- TASK STATEMENT
Collect every line of the data below that contains the string "instances", and treat case as significant.

Data records:
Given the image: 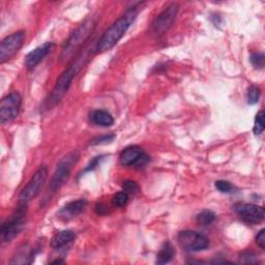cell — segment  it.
Returning a JSON list of instances; mask_svg holds the SVG:
<instances>
[{"label":"cell","instance_id":"6da1fadb","mask_svg":"<svg viewBox=\"0 0 265 265\" xmlns=\"http://www.w3.org/2000/svg\"><path fill=\"white\" fill-rule=\"evenodd\" d=\"M90 58V50L83 48L76 54L75 58H73L72 62L70 63L69 68L66 69L58 78L56 84L50 93L49 97L45 102V109L49 110L54 108L57 104L60 103L63 96L68 92L69 88L72 85V82L75 77L79 74V72L84 68V65Z\"/></svg>","mask_w":265,"mask_h":265},{"label":"cell","instance_id":"7a4b0ae2","mask_svg":"<svg viewBox=\"0 0 265 265\" xmlns=\"http://www.w3.org/2000/svg\"><path fill=\"white\" fill-rule=\"evenodd\" d=\"M140 4H137L136 6H132L126 12L116 20L102 36V38L98 40V42L95 45V52L96 53H104L109 51L112 48H114L117 43L122 39V37L125 35L130 25L134 23L138 16V6Z\"/></svg>","mask_w":265,"mask_h":265},{"label":"cell","instance_id":"3957f363","mask_svg":"<svg viewBox=\"0 0 265 265\" xmlns=\"http://www.w3.org/2000/svg\"><path fill=\"white\" fill-rule=\"evenodd\" d=\"M98 22L97 15H92L87 17L74 31L70 38L64 43L61 53H60V61L64 62L66 60L71 59L74 54L78 53L82 49L83 45L88 42L89 38L93 33L96 25Z\"/></svg>","mask_w":265,"mask_h":265},{"label":"cell","instance_id":"277c9868","mask_svg":"<svg viewBox=\"0 0 265 265\" xmlns=\"http://www.w3.org/2000/svg\"><path fill=\"white\" fill-rule=\"evenodd\" d=\"M80 159V154L77 151L71 152L70 154L63 157L60 162L57 164L56 170L50 181V185L47 191V196L45 198V202L51 200V198L54 194L69 180L72 170L75 167V165L78 163Z\"/></svg>","mask_w":265,"mask_h":265},{"label":"cell","instance_id":"5b68a950","mask_svg":"<svg viewBox=\"0 0 265 265\" xmlns=\"http://www.w3.org/2000/svg\"><path fill=\"white\" fill-rule=\"evenodd\" d=\"M26 210L27 206L19 205L12 218L5 222L0 228L2 239L5 242L12 241L17 235H19L26 225Z\"/></svg>","mask_w":265,"mask_h":265},{"label":"cell","instance_id":"8992f818","mask_svg":"<svg viewBox=\"0 0 265 265\" xmlns=\"http://www.w3.org/2000/svg\"><path fill=\"white\" fill-rule=\"evenodd\" d=\"M47 177L48 168L47 166L43 165L36 171V173L32 175L27 186L22 190L19 196V205L27 206L28 203L40 194Z\"/></svg>","mask_w":265,"mask_h":265},{"label":"cell","instance_id":"52a82bcc","mask_svg":"<svg viewBox=\"0 0 265 265\" xmlns=\"http://www.w3.org/2000/svg\"><path fill=\"white\" fill-rule=\"evenodd\" d=\"M177 239L184 250L192 253L204 251L209 246L207 237L194 230H184L179 232Z\"/></svg>","mask_w":265,"mask_h":265},{"label":"cell","instance_id":"ba28073f","mask_svg":"<svg viewBox=\"0 0 265 265\" xmlns=\"http://www.w3.org/2000/svg\"><path fill=\"white\" fill-rule=\"evenodd\" d=\"M22 97L18 91H13L6 95L0 103V122L10 123L19 115Z\"/></svg>","mask_w":265,"mask_h":265},{"label":"cell","instance_id":"9c48e42d","mask_svg":"<svg viewBox=\"0 0 265 265\" xmlns=\"http://www.w3.org/2000/svg\"><path fill=\"white\" fill-rule=\"evenodd\" d=\"M178 11V4L172 3L157 17L152 24V32L155 36H163L164 33L167 32L172 27L177 17Z\"/></svg>","mask_w":265,"mask_h":265},{"label":"cell","instance_id":"30bf717a","mask_svg":"<svg viewBox=\"0 0 265 265\" xmlns=\"http://www.w3.org/2000/svg\"><path fill=\"white\" fill-rule=\"evenodd\" d=\"M26 33L23 30L14 32L0 44V63H5L19 52L25 41Z\"/></svg>","mask_w":265,"mask_h":265},{"label":"cell","instance_id":"8fae6325","mask_svg":"<svg viewBox=\"0 0 265 265\" xmlns=\"http://www.w3.org/2000/svg\"><path fill=\"white\" fill-rule=\"evenodd\" d=\"M233 209L238 217L247 224H259L264 220L265 217L264 208L256 204L237 203L233 206Z\"/></svg>","mask_w":265,"mask_h":265},{"label":"cell","instance_id":"7c38bea8","mask_svg":"<svg viewBox=\"0 0 265 265\" xmlns=\"http://www.w3.org/2000/svg\"><path fill=\"white\" fill-rule=\"evenodd\" d=\"M148 160V156L143 152V149L136 145L126 147L119 156L120 164L125 167L141 168L147 164Z\"/></svg>","mask_w":265,"mask_h":265},{"label":"cell","instance_id":"4fadbf2b","mask_svg":"<svg viewBox=\"0 0 265 265\" xmlns=\"http://www.w3.org/2000/svg\"><path fill=\"white\" fill-rule=\"evenodd\" d=\"M87 206V201L85 199H78V200L66 203L58 212L57 217L61 221H70L78 217L80 213L85 210Z\"/></svg>","mask_w":265,"mask_h":265},{"label":"cell","instance_id":"5bb4252c","mask_svg":"<svg viewBox=\"0 0 265 265\" xmlns=\"http://www.w3.org/2000/svg\"><path fill=\"white\" fill-rule=\"evenodd\" d=\"M54 48V44L52 42H47L43 45L33 49L30 51L26 58H25V64L28 69H33L50 53Z\"/></svg>","mask_w":265,"mask_h":265},{"label":"cell","instance_id":"9a60e30c","mask_svg":"<svg viewBox=\"0 0 265 265\" xmlns=\"http://www.w3.org/2000/svg\"><path fill=\"white\" fill-rule=\"evenodd\" d=\"M75 238H76V234L72 230L59 231L58 233H56L53 236L51 240V246L55 248V250H58V248H61L71 243Z\"/></svg>","mask_w":265,"mask_h":265},{"label":"cell","instance_id":"2e32d148","mask_svg":"<svg viewBox=\"0 0 265 265\" xmlns=\"http://www.w3.org/2000/svg\"><path fill=\"white\" fill-rule=\"evenodd\" d=\"M91 120L94 124L103 127H108L113 125V116L106 110H95L91 114Z\"/></svg>","mask_w":265,"mask_h":265},{"label":"cell","instance_id":"e0dca14e","mask_svg":"<svg viewBox=\"0 0 265 265\" xmlns=\"http://www.w3.org/2000/svg\"><path fill=\"white\" fill-rule=\"evenodd\" d=\"M174 255H175V251L172 244L169 241L165 242L157 255V263L158 264L169 263L173 259Z\"/></svg>","mask_w":265,"mask_h":265},{"label":"cell","instance_id":"ac0fdd59","mask_svg":"<svg viewBox=\"0 0 265 265\" xmlns=\"http://www.w3.org/2000/svg\"><path fill=\"white\" fill-rule=\"evenodd\" d=\"M33 252L30 250L28 245H24L23 247H20V250L17 253V255L13 258L11 261L12 264H27L31 263L33 260Z\"/></svg>","mask_w":265,"mask_h":265},{"label":"cell","instance_id":"d6986e66","mask_svg":"<svg viewBox=\"0 0 265 265\" xmlns=\"http://www.w3.org/2000/svg\"><path fill=\"white\" fill-rule=\"evenodd\" d=\"M215 213L211 210H203L197 215V223L201 226H210L215 221Z\"/></svg>","mask_w":265,"mask_h":265},{"label":"cell","instance_id":"ffe728a7","mask_svg":"<svg viewBox=\"0 0 265 265\" xmlns=\"http://www.w3.org/2000/svg\"><path fill=\"white\" fill-rule=\"evenodd\" d=\"M265 127V113L263 110L259 111L256 115L253 131L256 136H259Z\"/></svg>","mask_w":265,"mask_h":265},{"label":"cell","instance_id":"44dd1931","mask_svg":"<svg viewBox=\"0 0 265 265\" xmlns=\"http://www.w3.org/2000/svg\"><path fill=\"white\" fill-rule=\"evenodd\" d=\"M127 201H128V194L125 193L124 191L116 193L112 197V204H113V206H116V207L125 206Z\"/></svg>","mask_w":265,"mask_h":265},{"label":"cell","instance_id":"7402d4cb","mask_svg":"<svg viewBox=\"0 0 265 265\" xmlns=\"http://www.w3.org/2000/svg\"><path fill=\"white\" fill-rule=\"evenodd\" d=\"M261 95V90L259 87L257 86H251L250 88L247 89V93H246V99H247V104L248 105H255L258 103L259 98Z\"/></svg>","mask_w":265,"mask_h":265},{"label":"cell","instance_id":"603a6c76","mask_svg":"<svg viewBox=\"0 0 265 265\" xmlns=\"http://www.w3.org/2000/svg\"><path fill=\"white\" fill-rule=\"evenodd\" d=\"M250 61L253 64L255 69L262 70L264 68V62H265V56L263 53H253L250 56Z\"/></svg>","mask_w":265,"mask_h":265},{"label":"cell","instance_id":"cb8c5ba5","mask_svg":"<svg viewBox=\"0 0 265 265\" xmlns=\"http://www.w3.org/2000/svg\"><path fill=\"white\" fill-rule=\"evenodd\" d=\"M122 190L127 194L135 195L139 193V186L137 185V182L132 180H124L122 184Z\"/></svg>","mask_w":265,"mask_h":265},{"label":"cell","instance_id":"d4e9b609","mask_svg":"<svg viewBox=\"0 0 265 265\" xmlns=\"http://www.w3.org/2000/svg\"><path fill=\"white\" fill-rule=\"evenodd\" d=\"M215 188L218 189L219 192L221 193H225V194H229L233 192V186H232L229 181L227 180H218L215 181L214 184Z\"/></svg>","mask_w":265,"mask_h":265},{"label":"cell","instance_id":"484cf974","mask_svg":"<svg viewBox=\"0 0 265 265\" xmlns=\"http://www.w3.org/2000/svg\"><path fill=\"white\" fill-rule=\"evenodd\" d=\"M115 139V135H105V136H101V137H97L95 139L92 140L91 144L92 145H98V144H107L112 142Z\"/></svg>","mask_w":265,"mask_h":265},{"label":"cell","instance_id":"4316f807","mask_svg":"<svg viewBox=\"0 0 265 265\" xmlns=\"http://www.w3.org/2000/svg\"><path fill=\"white\" fill-rule=\"evenodd\" d=\"M103 160V157L101 156V157H95L92 161H90V163L87 165V167L85 168V170H84V173H86V172H89V171H93L96 167H97V166L99 165V164H101V161Z\"/></svg>","mask_w":265,"mask_h":265},{"label":"cell","instance_id":"83f0119b","mask_svg":"<svg viewBox=\"0 0 265 265\" xmlns=\"http://www.w3.org/2000/svg\"><path fill=\"white\" fill-rule=\"evenodd\" d=\"M256 242L260 246V248L264 250L265 248V230L264 229H261L259 231V233L256 236Z\"/></svg>","mask_w":265,"mask_h":265},{"label":"cell","instance_id":"f1b7e54d","mask_svg":"<svg viewBox=\"0 0 265 265\" xmlns=\"http://www.w3.org/2000/svg\"><path fill=\"white\" fill-rule=\"evenodd\" d=\"M241 259H242V262L243 263H255L257 260H256V257L254 256V254H252L251 252H245L241 255Z\"/></svg>","mask_w":265,"mask_h":265},{"label":"cell","instance_id":"f546056e","mask_svg":"<svg viewBox=\"0 0 265 265\" xmlns=\"http://www.w3.org/2000/svg\"><path fill=\"white\" fill-rule=\"evenodd\" d=\"M95 210H96V212L98 213V214H105L106 212H107V207L104 205V204H101V203H99V204H97L96 205V207H95Z\"/></svg>","mask_w":265,"mask_h":265},{"label":"cell","instance_id":"4dcf8cb0","mask_svg":"<svg viewBox=\"0 0 265 265\" xmlns=\"http://www.w3.org/2000/svg\"><path fill=\"white\" fill-rule=\"evenodd\" d=\"M57 263H63V261L62 260H55V261H53V264H57Z\"/></svg>","mask_w":265,"mask_h":265}]
</instances>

- ANSWER
Returning a JSON list of instances; mask_svg holds the SVG:
<instances>
</instances>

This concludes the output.